Arguant de défaillances dans le recouvrement des charges de copropriété, le syndicat des copropriétaires de la résidence LE SURCOUF a tout d’abord assigné les héritiers des successions des époux [L], aux fins de désignation d’un mandataire successoral.
Maître [X] [H] a été désignée par jugement rendu par le Tribunal judiciaire de Grasse en date du 15 juin 2023 en qualité de mandataire successoral des deux successions, mission renouvelée pour deux ans à compter du 15 juin 2025 par décision rendue le 8 août 2025.
Par acte de Commissaire de Justice en date du 17 décembre 2024, le Syndicat de la copropriété LE SURCOUF a fait citer à comparaître Maître [X] [H] en sa qualité d’administrateur de l’indivision successorale comprenant [O] [L], [A] [L], [R] [C] et [V] [I], aux fins de recouvrement des charges de copropriété impayées, des provisions non encore échues mais immédiatement exigibles, outre la somme de 12.000 euros de dommages et intérêts et celle de 3.500 euros au titre des frais irrépétibles.

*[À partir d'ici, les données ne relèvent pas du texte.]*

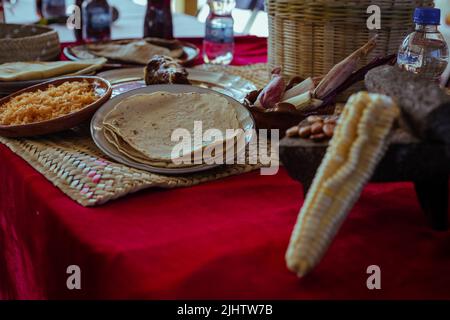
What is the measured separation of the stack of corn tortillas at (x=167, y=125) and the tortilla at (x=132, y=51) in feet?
1.75

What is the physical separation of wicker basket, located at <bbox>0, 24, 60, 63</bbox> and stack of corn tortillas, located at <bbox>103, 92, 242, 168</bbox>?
53 cm

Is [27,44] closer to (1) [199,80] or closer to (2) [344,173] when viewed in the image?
(1) [199,80]

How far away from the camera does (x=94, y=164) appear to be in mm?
853

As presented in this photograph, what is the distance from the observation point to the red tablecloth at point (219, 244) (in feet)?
1.97

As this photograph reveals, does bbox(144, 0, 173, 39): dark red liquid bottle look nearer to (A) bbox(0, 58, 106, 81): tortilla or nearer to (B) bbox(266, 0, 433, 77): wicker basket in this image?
(A) bbox(0, 58, 106, 81): tortilla

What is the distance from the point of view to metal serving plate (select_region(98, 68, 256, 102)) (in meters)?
1.27

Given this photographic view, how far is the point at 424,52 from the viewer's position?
104 cm

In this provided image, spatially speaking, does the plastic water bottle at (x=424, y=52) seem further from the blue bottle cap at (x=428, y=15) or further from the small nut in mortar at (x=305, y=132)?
the small nut in mortar at (x=305, y=132)

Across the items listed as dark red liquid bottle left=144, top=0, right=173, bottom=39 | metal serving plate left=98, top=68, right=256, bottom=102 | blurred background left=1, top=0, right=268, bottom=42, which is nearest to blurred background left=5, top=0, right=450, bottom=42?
blurred background left=1, top=0, right=268, bottom=42

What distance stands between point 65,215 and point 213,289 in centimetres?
25

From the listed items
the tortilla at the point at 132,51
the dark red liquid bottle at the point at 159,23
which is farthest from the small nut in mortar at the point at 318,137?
the dark red liquid bottle at the point at 159,23

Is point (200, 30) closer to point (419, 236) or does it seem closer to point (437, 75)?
point (437, 75)

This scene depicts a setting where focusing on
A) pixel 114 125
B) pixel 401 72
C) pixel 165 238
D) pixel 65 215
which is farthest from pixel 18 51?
pixel 401 72

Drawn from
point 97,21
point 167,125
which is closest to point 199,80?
point 167,125
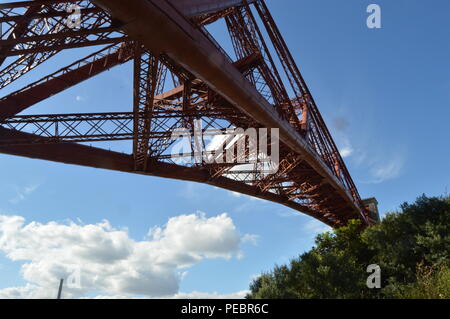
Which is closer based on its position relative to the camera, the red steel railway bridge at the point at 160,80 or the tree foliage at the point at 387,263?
the red steel railway bridge at the point at 160,80

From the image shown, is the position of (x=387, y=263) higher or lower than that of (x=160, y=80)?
lower

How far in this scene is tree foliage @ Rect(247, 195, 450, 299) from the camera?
17.2 metres

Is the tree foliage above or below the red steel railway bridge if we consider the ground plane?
below

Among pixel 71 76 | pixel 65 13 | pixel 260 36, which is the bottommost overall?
pixel 65 13

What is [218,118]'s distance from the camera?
17.6 metres

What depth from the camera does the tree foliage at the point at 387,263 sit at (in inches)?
677

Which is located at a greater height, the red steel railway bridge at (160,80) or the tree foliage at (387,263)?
the red steel railway bridge at (160,80)

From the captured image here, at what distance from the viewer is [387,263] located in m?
19.9

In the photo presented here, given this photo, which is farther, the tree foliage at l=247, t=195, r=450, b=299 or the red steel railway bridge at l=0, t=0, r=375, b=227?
the tree foliage at l=247, t=195, r=450, b=299
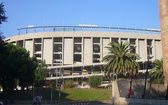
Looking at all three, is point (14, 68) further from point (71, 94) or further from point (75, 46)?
point (75, 46)

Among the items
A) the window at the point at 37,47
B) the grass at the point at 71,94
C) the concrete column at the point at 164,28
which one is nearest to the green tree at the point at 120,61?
the concrete column at the point at 164,28

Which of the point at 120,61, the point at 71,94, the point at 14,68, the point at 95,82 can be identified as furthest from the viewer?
the point at 95,82

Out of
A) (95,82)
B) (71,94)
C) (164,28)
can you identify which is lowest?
(71,94)

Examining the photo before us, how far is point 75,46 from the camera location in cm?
10331

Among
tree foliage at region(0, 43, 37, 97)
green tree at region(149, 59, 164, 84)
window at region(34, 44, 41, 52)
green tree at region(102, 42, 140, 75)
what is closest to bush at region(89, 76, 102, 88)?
green tree at region(149, 59, 164, 84)

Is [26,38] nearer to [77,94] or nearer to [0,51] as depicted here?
[77,94]

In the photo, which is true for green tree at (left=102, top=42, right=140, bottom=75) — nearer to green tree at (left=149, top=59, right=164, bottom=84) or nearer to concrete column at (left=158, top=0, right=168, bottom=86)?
green tree at (left=149, top=59, right=164, bottom=84)

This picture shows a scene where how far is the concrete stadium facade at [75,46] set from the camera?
324 ft

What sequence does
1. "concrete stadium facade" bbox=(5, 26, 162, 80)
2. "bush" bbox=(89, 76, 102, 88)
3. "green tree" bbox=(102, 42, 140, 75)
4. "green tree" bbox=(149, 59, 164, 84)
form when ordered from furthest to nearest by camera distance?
"concrete stadium facade" bbox=(5, 26, 162, 80), "bush" bbox=(89, 76, 102, 88), "green tree" bbox=(149, 59, 164, 84), "green tree" bbox=(102, 42, 140, 75)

Dans ses écritures récapitulatives notifiées par voie électronique le 27 janvier 2026, le Syndicat de la copropriété LE SURCOUF sollicite de voir :
« DEBOUTER les indivisaires successoraux de l’ensemble de leur demandes, fins et conclusions ;
CONDAMNER solidairement [O] [L], [A] [L], [R] [C] et [V] [I] et [Y] [L] à payer au syndicat des copropriétaires de la résidence LE SURCOUF les sommes suivantes :
— 26.771,92 € au titre de l’arriéré des charges et travaux dus à la date du 13 novembre 2025, somme assortie de l’intérêt légal majoré de 1% par mois applicable à compter du 4 septembre 2024, date de la première mise en demeure ;
— 12.000 € à titre de dommages-et-intérêts en réparation du préjudice subi par le syndicat des copropriétaires ;
— 4.500 € au titre de l’article 700 du C.P.C.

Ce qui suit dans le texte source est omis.